10 Year Anniversary Partner – Nika Khanjani

May 23, 2019
After a few months of weekly sessions with the new therapist, he suggested that I was anxious and depressed. “Not clinically, but enough that it impacts your quality of life.”

I’m curious about depression/anxiety and mental health in general, and not just because it impacts my own life. I think about it in terms of systems, histories, genetics, astrologies, all the research coming out of neurobiology. I think about essays and writing by some of the best thinkers of our time. I think about its descriptions and affects in fiction, in poetry, in the spectrum of self-help, mindfulness, energy-based body work, and what it means to want to find peace in an age of anxiety.

I know people figure out methods of coping and managing their mental health. I recognize the vast industries that thrive on promises of happiness, packaged in some form of rampant capitalism and individuality. I have tried many things—medication, yoga, therapy—but the issue is obviously complex and there are many entry points. And there’s the fact that I feel an undermining pride in my condition—how could I feel otherwise if I’m awake to the realities and conditions in the world?

Still, I needed some breathing room. The therapist suggested mindfulness meditation, or any meditation practice. I’m terrible at joining and keeping up with groups, and getting to a class was enough to create its own host of anxieties. Instead I looked online for free stuff. I discovered dozens of free guided meditation podcasts and settled on a few.

I process nearly everything in conversation with others. I have frequent check-ins with a good friend on the balcony each week, her in Toronto, me in Montreal, often sharing a cigarette while we review the day and ideas. I write to know what I’m thinking—in emails, in journals, in essays. And I make videos and short films—using moving image and sound to work out complex and subtle ideas. I’m drawn to the challenge of the formal question—giving shape and form in duration of moving image and sound—to illustrate and reflect internal psychological states. For this very reason I was excited to focus on experimental filmmaking in graduate school.

I was trained in film and video production. Along with writing, it’s the medium I use to work out ideas and hunches. I make plenty that I keep to myself, but some things are meant to be shared, because maybe it will resonate with some and hopefully it will generate more conversation.

Alexandra is one such video exercise. I was commissioned to make something for a research group at McGill University and the parameters were wide—anything to do with mental health. I used the opportunity to play with my current preoccupation—a restless mind that was looking for, and resisting, stillness and guidance.

What came out was this video. For the most part it was fun to make. I found a lot of parallels between the meditation practice and an art practice, including the ways in which making space for ourselves (to make work/to meditate) can bring on a torrent of ideas and distractions, and also calls on us to come back to the original intention/breath. I thought that was wonderful.

I’m not sure if it will be fun to watch, but I’ve heard a few chuckles and long spells of calm quiet when it screened before. If you watch the whole ten minutes and have an interest in sharing your response, I’d love to hear it. It’s really a low-stakes entry point into a larger conversation. We can start anywhere.

### Dataset extract
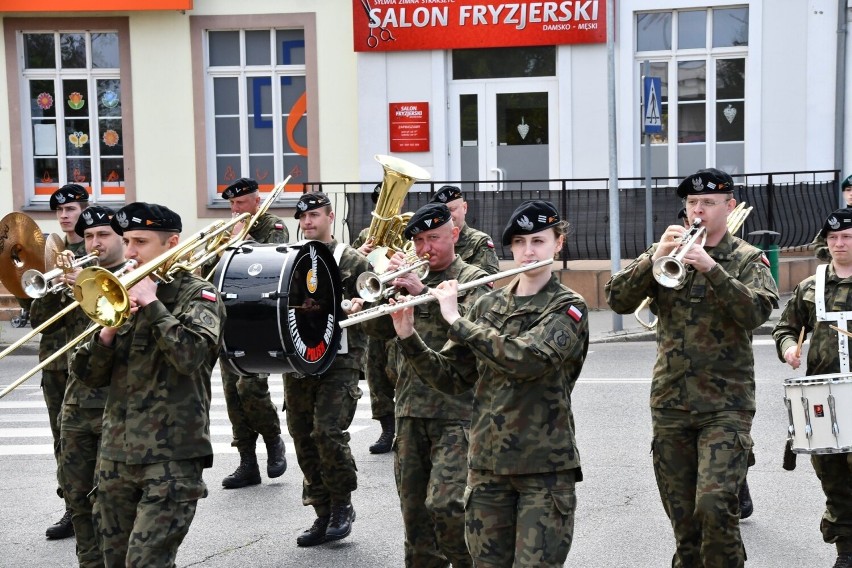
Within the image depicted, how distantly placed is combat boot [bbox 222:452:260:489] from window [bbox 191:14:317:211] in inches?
438

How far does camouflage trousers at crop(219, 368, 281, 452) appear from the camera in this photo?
9.31 meters

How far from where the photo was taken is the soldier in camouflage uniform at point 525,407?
5.45 metres

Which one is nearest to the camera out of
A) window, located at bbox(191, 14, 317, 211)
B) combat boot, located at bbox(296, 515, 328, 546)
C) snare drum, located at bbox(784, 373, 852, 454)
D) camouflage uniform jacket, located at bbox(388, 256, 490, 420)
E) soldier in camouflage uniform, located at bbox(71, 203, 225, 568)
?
soldier in camouflage uniform, located at bbox(71, 203, 225, 568)

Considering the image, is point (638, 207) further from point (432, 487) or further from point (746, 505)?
point (432, 487)

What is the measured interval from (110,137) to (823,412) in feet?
53.0

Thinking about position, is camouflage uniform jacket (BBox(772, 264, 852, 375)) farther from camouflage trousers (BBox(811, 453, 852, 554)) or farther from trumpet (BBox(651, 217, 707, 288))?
trumpet (BBox(651, 217, 707, 288))

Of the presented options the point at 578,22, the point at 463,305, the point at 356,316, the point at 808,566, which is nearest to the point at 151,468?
the point at 356,316

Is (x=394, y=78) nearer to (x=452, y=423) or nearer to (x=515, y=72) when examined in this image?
(x=515, y=72)

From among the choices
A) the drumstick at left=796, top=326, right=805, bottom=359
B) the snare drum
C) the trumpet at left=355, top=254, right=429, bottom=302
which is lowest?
the snare drum

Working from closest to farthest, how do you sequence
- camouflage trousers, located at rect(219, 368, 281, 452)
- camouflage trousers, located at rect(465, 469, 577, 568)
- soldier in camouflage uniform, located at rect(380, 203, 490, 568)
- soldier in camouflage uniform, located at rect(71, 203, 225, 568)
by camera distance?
camouflage trousers, located at rect(465, 469, 577, 568) < soldier in camouflage uniform, located at rect(71, 203, 225, 568) < soldier in camouflage uniform, located at rect(380, 203, 490, 568) < camouflage trousers, located at rect(219, 368, 281, 452)

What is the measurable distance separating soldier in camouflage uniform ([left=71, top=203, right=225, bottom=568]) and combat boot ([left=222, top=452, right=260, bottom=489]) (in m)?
3.36

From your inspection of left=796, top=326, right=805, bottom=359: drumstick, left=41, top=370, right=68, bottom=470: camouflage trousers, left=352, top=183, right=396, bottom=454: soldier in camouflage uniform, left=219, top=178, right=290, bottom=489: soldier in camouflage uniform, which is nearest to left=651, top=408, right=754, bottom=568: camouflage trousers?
left=796, top=326, right=805, bottom=359: drumstick

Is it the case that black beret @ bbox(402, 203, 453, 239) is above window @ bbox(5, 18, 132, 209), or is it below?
below

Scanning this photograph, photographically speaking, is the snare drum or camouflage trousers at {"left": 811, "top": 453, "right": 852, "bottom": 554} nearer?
the snare drum
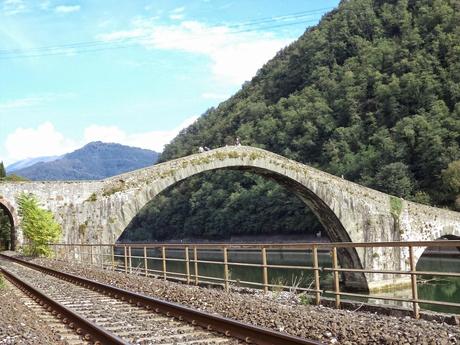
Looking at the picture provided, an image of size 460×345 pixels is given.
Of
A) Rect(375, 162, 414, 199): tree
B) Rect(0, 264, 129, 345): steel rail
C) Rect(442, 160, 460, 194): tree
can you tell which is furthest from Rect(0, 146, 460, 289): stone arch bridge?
Rect(375, 162, 414, 199): tree

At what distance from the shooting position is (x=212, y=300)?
941cm

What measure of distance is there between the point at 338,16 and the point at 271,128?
23.4 meters

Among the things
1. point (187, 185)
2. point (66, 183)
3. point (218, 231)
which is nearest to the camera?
point (66, 183)

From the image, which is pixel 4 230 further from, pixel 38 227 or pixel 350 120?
pixel 350 120

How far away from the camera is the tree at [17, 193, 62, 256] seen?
25.0 m

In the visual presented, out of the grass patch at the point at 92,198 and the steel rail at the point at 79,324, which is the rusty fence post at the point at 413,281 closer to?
the steel rail at the point at 79,324

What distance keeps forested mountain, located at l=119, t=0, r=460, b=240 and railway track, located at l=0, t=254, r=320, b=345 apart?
39155 mm

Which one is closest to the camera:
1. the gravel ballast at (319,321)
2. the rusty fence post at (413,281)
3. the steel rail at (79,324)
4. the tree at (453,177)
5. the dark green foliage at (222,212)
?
the gravel ballast at (319,321)

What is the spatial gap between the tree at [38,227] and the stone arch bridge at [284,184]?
973mm

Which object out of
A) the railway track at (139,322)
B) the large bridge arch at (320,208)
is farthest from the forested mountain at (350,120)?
the railway track at (139,322)

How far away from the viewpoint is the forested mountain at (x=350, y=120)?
51.8 meters

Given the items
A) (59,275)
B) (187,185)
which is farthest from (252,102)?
(59,275)

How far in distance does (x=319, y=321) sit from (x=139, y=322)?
220cm

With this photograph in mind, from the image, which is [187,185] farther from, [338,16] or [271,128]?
[338,16]
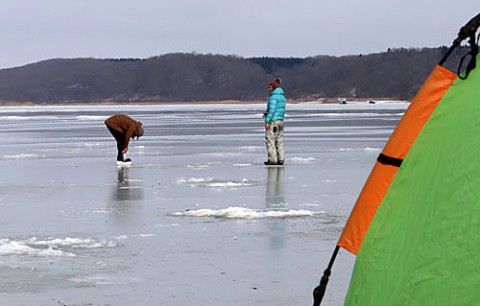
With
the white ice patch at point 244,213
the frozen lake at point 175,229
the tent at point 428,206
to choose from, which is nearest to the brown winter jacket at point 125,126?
the frozen lake at point 175,229

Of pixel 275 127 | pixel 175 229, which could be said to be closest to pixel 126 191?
pixel 175 229

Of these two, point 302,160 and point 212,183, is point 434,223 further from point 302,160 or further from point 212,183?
point 302,160

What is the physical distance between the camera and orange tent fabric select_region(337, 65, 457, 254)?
5.95 meters

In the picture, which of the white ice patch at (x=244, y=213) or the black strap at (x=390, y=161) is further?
the white ice patch at (x=244, y=213)

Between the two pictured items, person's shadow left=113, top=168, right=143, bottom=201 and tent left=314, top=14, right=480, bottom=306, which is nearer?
tent left=314, top=14, right=480, bottom=306

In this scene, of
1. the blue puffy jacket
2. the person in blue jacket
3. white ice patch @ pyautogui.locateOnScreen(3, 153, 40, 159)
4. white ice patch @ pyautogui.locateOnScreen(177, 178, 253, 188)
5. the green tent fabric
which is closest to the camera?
the green tent fabric

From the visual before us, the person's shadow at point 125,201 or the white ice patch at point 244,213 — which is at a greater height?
the white ice patch at point 244,213

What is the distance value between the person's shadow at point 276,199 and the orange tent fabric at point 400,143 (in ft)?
13.5

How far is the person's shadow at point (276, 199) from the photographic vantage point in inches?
420

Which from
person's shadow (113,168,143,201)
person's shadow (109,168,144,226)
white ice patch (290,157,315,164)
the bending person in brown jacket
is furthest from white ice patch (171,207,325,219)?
the bending person in brown jacket

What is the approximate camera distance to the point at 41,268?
30.6 feet

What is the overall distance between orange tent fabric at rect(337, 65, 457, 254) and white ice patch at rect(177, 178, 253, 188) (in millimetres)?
10025

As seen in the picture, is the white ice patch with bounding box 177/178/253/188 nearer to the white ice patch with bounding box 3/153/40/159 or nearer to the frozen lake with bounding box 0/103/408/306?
the frozen lake with bounding box 0/103/408/306

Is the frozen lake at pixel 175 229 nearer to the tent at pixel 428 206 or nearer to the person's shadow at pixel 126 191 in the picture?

### What to produce
Reproduce the passage of the piece on meditation and mental health that begins with the words "I know people" and ends after "in the world?", substituting "acupuncture" for "medication".

### Answer section
I know people figure out methods of coping and managing their mental health. I recognize the vast industries that thrive on promises of happiness, packaged in some form of rampant capitalism and individuality. I have tried many things—acupuncture, yoga, therapy—but the issue is obviously complex and there are many entry points. And there’s the fact that I feel an undermining pride in my condition—how could I feel otherwise if I’m awake to the realities and conditions in the world?